Officials in Chicago said they plan to file a civil suit against actor Jussie Smollett after he allowed a deadline to pass for paying the city the costs of an investigation into what authorities called a hate crime hoax.
In a letter sent to the “Empire” actor last week, officials in Chicago’s Department of Law demanded Smollett pay the city more than $130,000 for the costs of the investigation. Officials warned that Smollett could face further legal action if he failed to repay the government.
Update 1:25 p.m. EDT April 5: Smollett's attorney framed prosecutors' letter demanding investigative costs from the actor as "part of a course of conduct intended to harass and irreparably injure Mr. Smollett."
“Your letter is both factually and legally flawed, and Mr. Smollett will not be intimidated into paying the demanded sum,” Smollett attorney Mark Geragos said Thursday in a letter sent to city officials.
In a statement obtained by WBBM-TV, authorities said they were drafting a civil complaint against Smollett after he allowed Thursday's deadline to pass without any payments to the city.
Geragos said the proposed lawsuit was an example of authorities trying “to get a second bite at the apple” despite the fact that prosecutors dismissed charges against Smollett.

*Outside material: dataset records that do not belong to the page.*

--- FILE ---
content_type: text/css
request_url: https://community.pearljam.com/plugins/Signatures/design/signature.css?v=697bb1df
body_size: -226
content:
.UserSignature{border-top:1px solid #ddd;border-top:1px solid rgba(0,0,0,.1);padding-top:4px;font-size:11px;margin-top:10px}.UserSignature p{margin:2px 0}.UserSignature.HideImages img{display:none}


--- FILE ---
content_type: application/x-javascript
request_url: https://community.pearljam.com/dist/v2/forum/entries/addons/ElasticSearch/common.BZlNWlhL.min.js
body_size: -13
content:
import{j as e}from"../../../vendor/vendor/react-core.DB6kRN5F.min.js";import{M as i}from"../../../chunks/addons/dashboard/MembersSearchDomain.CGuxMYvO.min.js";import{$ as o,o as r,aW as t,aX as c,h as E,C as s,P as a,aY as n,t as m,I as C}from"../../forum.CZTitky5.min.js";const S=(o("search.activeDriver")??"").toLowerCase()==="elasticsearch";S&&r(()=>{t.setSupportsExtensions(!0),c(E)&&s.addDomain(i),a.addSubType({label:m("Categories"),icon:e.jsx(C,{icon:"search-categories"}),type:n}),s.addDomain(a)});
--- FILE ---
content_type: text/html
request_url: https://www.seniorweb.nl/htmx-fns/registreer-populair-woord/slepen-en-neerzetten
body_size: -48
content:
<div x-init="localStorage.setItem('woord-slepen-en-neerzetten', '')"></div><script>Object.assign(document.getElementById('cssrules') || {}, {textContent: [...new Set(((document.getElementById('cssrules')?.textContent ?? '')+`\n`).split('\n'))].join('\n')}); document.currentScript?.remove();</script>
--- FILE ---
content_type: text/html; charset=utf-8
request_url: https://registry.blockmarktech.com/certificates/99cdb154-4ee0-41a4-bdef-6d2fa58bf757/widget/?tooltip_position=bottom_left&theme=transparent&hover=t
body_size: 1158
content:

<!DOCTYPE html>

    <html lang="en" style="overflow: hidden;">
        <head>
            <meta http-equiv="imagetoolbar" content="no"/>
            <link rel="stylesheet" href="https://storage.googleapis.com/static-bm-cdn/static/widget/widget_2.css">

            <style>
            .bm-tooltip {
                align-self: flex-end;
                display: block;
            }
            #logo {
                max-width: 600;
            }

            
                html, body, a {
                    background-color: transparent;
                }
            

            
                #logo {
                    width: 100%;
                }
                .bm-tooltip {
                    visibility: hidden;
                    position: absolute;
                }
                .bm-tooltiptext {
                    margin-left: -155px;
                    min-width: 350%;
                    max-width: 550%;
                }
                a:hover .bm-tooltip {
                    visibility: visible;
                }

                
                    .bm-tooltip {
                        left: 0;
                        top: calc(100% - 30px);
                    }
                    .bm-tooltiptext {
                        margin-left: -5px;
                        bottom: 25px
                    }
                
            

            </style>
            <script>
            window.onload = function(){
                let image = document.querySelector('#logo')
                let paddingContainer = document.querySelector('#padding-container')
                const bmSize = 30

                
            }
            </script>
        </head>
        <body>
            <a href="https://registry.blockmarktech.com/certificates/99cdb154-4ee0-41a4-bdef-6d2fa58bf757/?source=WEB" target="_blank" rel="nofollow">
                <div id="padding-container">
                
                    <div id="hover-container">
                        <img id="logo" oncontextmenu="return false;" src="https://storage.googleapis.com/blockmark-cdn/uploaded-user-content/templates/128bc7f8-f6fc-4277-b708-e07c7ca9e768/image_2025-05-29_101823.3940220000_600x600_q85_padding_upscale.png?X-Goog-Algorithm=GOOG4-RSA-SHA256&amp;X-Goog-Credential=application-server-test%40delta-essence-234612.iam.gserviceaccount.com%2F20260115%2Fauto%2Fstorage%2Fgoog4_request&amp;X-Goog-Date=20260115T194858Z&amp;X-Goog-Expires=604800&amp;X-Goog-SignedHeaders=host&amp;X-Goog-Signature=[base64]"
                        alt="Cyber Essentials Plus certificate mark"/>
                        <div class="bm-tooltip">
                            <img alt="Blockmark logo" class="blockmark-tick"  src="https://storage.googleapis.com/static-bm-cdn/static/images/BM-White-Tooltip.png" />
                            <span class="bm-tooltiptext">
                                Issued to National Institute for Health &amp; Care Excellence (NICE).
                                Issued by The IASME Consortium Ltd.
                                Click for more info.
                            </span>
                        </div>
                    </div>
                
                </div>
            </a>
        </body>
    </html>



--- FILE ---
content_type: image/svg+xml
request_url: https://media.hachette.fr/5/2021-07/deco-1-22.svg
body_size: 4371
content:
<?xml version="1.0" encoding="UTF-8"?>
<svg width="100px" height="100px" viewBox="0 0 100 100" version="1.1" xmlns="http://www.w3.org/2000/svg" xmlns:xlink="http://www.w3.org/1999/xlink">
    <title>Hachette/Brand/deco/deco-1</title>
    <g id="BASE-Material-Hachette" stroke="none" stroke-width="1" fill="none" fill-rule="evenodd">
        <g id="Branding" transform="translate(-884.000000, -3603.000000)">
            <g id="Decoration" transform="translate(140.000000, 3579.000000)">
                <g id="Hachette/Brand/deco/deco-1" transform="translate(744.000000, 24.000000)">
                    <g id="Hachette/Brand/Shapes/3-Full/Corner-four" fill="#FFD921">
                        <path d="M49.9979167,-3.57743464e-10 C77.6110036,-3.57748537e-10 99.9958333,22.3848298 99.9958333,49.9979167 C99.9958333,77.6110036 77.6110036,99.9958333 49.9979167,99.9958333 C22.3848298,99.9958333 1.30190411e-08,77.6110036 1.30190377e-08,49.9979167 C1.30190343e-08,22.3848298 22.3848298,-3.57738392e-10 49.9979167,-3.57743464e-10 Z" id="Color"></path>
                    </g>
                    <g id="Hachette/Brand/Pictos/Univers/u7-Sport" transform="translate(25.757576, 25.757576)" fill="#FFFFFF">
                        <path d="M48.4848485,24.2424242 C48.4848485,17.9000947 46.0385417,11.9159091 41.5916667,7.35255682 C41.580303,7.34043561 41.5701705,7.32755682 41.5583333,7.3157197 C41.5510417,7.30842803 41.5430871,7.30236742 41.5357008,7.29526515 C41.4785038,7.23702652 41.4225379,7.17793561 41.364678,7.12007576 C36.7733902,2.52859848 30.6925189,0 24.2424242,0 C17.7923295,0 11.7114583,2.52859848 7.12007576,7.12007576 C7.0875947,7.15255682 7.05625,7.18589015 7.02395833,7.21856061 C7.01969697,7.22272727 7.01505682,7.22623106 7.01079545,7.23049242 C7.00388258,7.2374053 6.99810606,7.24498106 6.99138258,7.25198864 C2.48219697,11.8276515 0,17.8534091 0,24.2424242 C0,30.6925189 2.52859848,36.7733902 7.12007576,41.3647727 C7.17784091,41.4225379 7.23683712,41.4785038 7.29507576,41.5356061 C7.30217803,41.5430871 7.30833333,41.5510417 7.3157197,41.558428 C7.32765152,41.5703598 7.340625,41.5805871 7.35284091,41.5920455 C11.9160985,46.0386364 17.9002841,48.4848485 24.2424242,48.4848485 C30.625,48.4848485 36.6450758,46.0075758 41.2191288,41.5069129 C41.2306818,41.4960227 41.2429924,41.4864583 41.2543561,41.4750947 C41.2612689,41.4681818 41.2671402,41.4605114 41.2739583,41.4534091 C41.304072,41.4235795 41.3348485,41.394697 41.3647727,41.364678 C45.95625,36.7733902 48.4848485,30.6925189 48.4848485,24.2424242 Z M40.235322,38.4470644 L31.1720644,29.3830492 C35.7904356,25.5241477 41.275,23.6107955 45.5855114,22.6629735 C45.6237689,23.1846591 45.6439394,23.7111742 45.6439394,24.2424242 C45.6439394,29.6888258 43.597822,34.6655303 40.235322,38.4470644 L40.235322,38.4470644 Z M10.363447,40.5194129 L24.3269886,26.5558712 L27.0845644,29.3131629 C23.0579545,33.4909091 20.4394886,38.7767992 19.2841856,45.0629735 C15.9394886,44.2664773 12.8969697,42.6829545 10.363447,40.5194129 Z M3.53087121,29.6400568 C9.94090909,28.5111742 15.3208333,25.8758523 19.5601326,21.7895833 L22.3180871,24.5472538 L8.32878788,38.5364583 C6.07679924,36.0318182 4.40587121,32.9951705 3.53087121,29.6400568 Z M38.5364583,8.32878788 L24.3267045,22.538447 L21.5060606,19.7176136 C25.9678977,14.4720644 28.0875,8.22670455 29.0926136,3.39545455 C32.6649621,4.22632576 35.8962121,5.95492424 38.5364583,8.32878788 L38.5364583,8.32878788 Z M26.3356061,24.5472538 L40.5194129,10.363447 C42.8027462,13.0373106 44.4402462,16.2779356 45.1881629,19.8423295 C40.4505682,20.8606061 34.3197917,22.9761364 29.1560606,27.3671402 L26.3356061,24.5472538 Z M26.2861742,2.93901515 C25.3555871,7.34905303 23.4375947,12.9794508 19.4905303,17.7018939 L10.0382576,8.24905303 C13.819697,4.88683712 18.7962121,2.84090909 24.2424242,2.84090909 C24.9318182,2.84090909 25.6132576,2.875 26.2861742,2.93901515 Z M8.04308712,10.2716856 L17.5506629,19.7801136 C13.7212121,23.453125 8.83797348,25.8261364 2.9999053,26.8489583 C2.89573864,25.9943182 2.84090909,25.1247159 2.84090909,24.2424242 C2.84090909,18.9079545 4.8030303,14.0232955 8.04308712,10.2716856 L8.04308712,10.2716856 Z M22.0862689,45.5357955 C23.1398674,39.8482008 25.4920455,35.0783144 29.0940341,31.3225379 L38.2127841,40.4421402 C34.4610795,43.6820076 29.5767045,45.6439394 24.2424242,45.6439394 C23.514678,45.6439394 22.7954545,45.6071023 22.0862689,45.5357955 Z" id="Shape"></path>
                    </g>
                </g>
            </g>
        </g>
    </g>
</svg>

He argued that Smollett couldn’t be sued by the city under a municipal ordinance that bars people from lying to authorities because it would constitute double jeopardy. He added that if authorities decide to pursue the case against Smollett, the actor’s legal team will demand sworn testimony from Mayor Rahm Emanuel, the police chief, and others.
Original report: Smollett was arrested in February after authorities said he faked a racist, homophobic attack against himself in downtown Chicago earlier in the year. Prosecutors abruptly dropped the case last month.
The actor had told officers he was confronted in the predawn hours Jan. 29 by a pair of men who yelled racial and homophobic slurs at him, hit him in the face, poured an unknown substance on him and wrapped a rope around his neck.
Smollett has denied faking the attack. Since charges were dropped against Smollett, police and prosecutors have said they still believe Smollett is guilty.
“Over two dozen detectives and police officers participated in the investigation, ultimately spending weeks investigating your false claims, including a substantial number of overtime hours,” officials told Smollett in the letter from Chicago’s Department of Law to Smollett. “Ultimately, the Chicago police investigation revealed that you knowingly filed a false police report and had in fact orchestrated your own attack.”
Authorities said if Smollett failed to repay the city, officials could pursue a charge of making a false statement to the city. He could also face a civil suit from Chicago officials, The Associated Press reported.